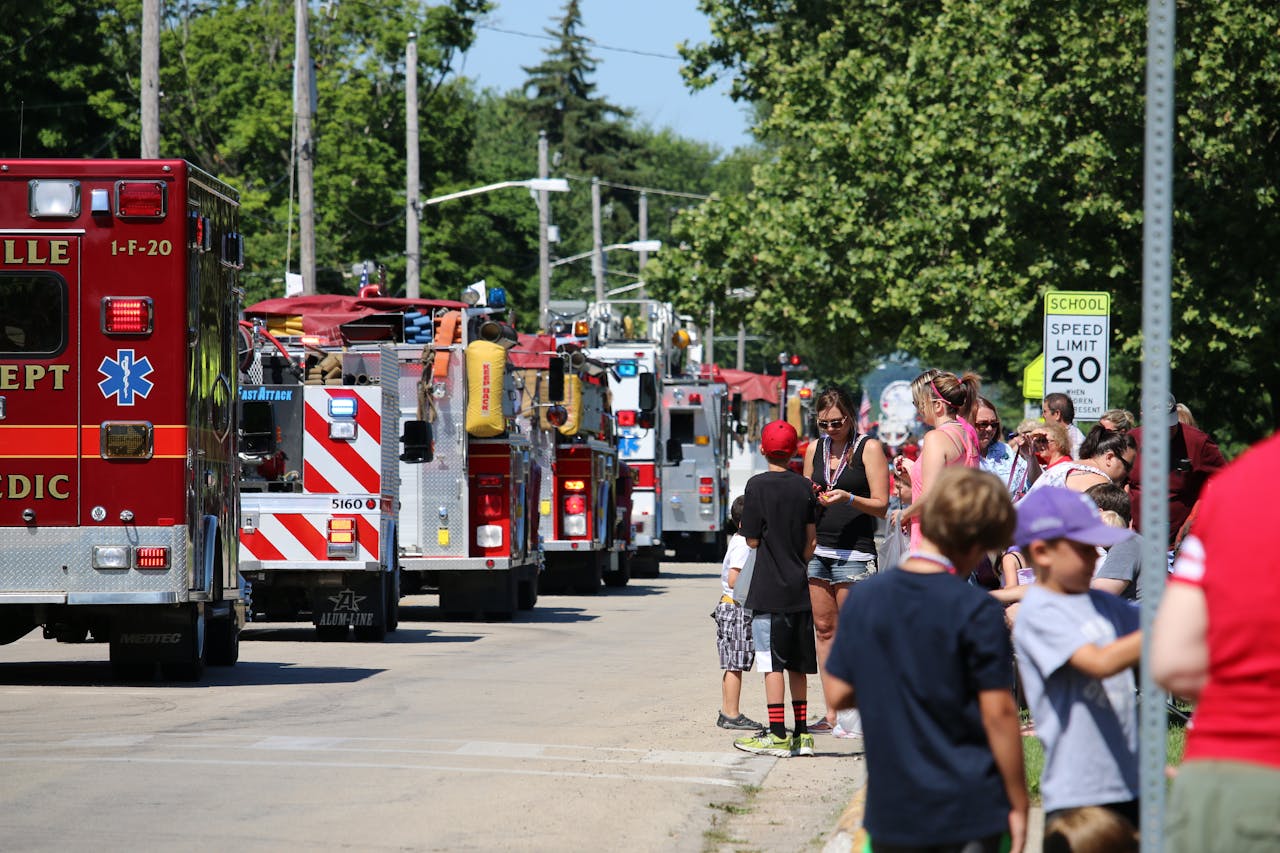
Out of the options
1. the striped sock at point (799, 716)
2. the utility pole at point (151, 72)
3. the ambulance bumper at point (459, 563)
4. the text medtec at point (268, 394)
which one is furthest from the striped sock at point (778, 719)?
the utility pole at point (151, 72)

########################################

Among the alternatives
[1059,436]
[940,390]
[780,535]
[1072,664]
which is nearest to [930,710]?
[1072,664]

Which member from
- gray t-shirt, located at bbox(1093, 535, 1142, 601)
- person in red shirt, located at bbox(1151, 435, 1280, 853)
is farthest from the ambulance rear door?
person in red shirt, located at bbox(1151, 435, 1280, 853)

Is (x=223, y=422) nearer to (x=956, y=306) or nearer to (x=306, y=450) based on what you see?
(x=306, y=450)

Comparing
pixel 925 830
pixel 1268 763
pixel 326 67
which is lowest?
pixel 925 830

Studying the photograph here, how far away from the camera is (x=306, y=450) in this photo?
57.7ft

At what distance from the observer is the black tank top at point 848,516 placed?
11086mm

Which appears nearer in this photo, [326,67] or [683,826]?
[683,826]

########################################

Stated goal | Pick out every line in the records above that contains the word "sock" and copy each one in full.

Written answer |
1. the striped sock at point (799, 716)
which one is furthest from the striped sock at point (778, 719)?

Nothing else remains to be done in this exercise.